Data records:

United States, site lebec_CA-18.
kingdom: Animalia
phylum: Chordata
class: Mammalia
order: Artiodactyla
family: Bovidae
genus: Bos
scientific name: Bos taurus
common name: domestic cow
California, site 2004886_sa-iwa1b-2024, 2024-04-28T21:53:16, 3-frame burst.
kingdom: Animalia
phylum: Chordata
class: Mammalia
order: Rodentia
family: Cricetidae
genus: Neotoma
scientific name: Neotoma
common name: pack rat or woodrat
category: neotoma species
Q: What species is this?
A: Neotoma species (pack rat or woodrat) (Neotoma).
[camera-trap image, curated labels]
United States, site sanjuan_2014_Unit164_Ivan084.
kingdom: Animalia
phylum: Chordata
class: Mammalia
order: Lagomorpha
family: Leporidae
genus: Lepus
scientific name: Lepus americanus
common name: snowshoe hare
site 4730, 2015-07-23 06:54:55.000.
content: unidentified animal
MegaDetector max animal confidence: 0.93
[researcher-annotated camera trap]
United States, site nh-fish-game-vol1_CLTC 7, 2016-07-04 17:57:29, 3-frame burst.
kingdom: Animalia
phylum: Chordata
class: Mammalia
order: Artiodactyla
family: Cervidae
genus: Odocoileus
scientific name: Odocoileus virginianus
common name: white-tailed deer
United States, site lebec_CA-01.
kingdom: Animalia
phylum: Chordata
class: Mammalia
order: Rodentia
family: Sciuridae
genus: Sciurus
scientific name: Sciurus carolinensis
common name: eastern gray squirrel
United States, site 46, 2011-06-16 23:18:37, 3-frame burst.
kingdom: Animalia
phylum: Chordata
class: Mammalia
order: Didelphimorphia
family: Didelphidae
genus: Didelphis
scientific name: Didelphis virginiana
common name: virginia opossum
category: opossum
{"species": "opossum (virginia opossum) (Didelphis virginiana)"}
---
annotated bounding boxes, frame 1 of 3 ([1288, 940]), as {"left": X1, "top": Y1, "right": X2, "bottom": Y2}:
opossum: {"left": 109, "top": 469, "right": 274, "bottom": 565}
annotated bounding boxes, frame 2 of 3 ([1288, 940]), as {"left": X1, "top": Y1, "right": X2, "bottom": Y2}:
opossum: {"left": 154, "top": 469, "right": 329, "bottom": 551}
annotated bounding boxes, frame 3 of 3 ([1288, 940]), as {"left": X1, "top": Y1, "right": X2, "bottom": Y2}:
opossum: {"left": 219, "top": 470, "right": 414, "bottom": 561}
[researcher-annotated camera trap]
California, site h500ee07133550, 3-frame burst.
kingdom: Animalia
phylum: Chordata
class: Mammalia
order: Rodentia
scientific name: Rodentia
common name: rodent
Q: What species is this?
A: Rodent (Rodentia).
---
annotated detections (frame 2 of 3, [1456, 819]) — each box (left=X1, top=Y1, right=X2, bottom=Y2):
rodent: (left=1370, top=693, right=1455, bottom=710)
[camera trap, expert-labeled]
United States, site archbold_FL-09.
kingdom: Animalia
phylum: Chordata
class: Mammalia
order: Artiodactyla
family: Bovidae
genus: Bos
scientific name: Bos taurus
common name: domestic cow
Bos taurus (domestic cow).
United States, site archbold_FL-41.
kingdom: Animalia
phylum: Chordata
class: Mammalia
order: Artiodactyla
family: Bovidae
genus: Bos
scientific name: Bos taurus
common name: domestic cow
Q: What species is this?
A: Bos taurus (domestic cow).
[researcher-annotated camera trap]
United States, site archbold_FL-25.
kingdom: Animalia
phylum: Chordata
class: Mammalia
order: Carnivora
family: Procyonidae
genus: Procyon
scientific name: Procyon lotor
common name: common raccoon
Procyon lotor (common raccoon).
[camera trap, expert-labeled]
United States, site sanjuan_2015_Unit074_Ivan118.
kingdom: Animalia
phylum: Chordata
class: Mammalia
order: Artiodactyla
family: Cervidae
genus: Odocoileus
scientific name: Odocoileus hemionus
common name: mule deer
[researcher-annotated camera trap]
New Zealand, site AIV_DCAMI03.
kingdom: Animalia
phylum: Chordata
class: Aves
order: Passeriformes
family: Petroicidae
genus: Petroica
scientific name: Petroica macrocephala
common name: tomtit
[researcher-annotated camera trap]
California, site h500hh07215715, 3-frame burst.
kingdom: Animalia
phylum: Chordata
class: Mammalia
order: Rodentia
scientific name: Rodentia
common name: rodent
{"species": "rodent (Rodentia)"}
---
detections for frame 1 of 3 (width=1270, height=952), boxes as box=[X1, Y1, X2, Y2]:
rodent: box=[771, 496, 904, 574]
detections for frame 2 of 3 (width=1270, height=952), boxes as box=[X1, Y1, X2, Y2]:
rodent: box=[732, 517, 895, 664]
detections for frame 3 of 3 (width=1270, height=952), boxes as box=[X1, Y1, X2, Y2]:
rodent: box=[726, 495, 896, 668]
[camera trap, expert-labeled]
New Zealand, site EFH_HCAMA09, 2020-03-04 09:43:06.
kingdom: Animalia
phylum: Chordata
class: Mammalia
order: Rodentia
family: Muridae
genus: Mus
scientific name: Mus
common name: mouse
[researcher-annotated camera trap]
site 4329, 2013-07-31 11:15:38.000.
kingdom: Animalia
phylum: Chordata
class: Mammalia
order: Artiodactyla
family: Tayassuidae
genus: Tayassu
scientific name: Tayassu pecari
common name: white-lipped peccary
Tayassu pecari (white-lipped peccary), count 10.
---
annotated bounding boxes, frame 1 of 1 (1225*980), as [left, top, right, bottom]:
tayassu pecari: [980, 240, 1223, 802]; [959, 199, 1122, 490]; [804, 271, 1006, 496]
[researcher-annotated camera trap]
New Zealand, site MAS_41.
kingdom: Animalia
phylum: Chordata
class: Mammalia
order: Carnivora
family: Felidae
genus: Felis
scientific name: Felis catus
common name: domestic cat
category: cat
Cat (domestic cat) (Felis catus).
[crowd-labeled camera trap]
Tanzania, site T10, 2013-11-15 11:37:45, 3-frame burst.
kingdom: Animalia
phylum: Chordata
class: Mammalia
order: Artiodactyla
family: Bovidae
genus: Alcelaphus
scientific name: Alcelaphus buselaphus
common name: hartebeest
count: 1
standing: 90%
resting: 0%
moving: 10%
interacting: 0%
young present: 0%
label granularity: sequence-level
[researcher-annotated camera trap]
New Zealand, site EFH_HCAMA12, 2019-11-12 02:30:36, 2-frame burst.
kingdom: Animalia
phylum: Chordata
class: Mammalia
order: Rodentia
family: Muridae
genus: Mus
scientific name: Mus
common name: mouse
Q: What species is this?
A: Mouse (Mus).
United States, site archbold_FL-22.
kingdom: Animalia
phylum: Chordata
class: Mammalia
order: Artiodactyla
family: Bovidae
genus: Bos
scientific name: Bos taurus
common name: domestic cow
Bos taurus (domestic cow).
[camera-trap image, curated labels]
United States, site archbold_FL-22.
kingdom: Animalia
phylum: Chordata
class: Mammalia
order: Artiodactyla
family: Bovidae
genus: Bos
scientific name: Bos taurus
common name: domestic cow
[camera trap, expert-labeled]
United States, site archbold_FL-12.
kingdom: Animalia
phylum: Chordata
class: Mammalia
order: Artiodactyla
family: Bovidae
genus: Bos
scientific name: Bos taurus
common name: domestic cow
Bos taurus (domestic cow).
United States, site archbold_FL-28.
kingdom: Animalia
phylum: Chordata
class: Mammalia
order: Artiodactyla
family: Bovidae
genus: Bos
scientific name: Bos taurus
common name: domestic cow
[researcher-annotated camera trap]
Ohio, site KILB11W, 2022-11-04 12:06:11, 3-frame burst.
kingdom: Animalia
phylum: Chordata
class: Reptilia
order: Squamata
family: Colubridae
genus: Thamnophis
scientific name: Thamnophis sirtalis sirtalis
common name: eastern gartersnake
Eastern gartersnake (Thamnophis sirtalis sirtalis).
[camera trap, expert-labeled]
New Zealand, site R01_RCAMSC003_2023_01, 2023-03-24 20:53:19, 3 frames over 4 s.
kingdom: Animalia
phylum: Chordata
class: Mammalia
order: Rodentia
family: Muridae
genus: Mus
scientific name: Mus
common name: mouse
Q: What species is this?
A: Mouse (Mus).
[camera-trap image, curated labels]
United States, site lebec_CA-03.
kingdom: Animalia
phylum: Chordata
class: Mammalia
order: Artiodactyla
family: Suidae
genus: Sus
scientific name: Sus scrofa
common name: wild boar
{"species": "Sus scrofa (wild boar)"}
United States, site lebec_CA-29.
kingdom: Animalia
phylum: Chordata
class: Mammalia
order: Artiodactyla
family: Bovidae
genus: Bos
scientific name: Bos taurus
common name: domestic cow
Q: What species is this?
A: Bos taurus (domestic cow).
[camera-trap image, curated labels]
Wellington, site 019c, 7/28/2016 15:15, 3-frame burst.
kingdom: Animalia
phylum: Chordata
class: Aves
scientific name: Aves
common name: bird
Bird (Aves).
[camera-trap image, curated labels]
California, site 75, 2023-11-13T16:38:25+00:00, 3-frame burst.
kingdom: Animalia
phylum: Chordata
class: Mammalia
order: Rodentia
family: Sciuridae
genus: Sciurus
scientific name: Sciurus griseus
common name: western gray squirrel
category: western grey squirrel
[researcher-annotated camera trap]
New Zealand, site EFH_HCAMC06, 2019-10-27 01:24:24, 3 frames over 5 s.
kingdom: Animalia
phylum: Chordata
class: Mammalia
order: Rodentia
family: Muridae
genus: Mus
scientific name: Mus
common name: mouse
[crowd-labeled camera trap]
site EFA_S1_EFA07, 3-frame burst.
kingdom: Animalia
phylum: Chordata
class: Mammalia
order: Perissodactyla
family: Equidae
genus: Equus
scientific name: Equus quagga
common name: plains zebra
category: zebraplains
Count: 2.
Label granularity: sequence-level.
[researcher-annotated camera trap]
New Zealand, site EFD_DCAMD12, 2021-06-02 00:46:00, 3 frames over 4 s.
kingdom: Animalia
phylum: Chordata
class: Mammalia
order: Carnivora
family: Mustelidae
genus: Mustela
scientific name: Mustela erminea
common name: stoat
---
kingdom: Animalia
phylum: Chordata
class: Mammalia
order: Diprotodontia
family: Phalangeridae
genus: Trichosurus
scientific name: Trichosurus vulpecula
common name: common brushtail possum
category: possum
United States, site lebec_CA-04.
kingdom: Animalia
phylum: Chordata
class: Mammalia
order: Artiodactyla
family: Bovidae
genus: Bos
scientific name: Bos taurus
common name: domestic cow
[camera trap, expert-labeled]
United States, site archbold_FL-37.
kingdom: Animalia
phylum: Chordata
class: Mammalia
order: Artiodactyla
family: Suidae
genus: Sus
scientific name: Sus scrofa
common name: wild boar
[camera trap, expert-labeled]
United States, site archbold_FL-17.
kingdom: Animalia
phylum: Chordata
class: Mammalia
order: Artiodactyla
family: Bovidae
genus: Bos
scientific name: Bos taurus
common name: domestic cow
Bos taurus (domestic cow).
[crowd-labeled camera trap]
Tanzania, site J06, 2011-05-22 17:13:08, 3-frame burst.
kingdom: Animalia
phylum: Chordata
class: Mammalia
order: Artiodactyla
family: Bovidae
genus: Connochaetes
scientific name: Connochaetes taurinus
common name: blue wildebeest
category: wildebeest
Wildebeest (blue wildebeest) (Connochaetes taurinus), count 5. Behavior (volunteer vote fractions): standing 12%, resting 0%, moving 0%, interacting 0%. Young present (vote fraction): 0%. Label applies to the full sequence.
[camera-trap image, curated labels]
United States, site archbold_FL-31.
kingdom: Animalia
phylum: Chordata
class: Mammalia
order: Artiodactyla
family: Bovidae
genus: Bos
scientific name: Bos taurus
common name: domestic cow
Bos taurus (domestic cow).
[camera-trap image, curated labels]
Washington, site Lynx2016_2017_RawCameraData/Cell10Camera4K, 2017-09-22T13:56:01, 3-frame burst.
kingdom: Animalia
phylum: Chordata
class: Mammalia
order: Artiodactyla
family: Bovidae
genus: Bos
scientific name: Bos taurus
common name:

__Task item__: The first line of the entries above and every line after it, up to and including the line with "genus: Lepus", should be set down exactly.

__Result of the exercise__:
United States, site lebec_CA-18.
kingdom: Animalia
phylum: Chordata
class: Mammalia
order: Artiodactyla
family: Bovidae
genus: Bos
scientific name: Bos taurus
common name: domestic cow
California, site 2004886_sa-iwa1b-2024, 2024-04-28T21:53:16, 3-frame burst.
kingdom: Animalia
phylum: Chordata
class: Mammalia
order: Rodentia
family: Cricetidae
genus: Neotoma
scientific name: Neotoma
common name: pack rat or woodrat
category: neotoma species
Q: What species is this?
A: Neotoma species (pack rat or woodrat) (Neotoma).
[camera-trap image, curated labels]
United States, site sanjuan_2014_Unit164_Ivan084.
kingdom: Animalia
phylum: Chordata
class: Mammalia
order: Lagomorpha
family: Leporidae
genus: Lepus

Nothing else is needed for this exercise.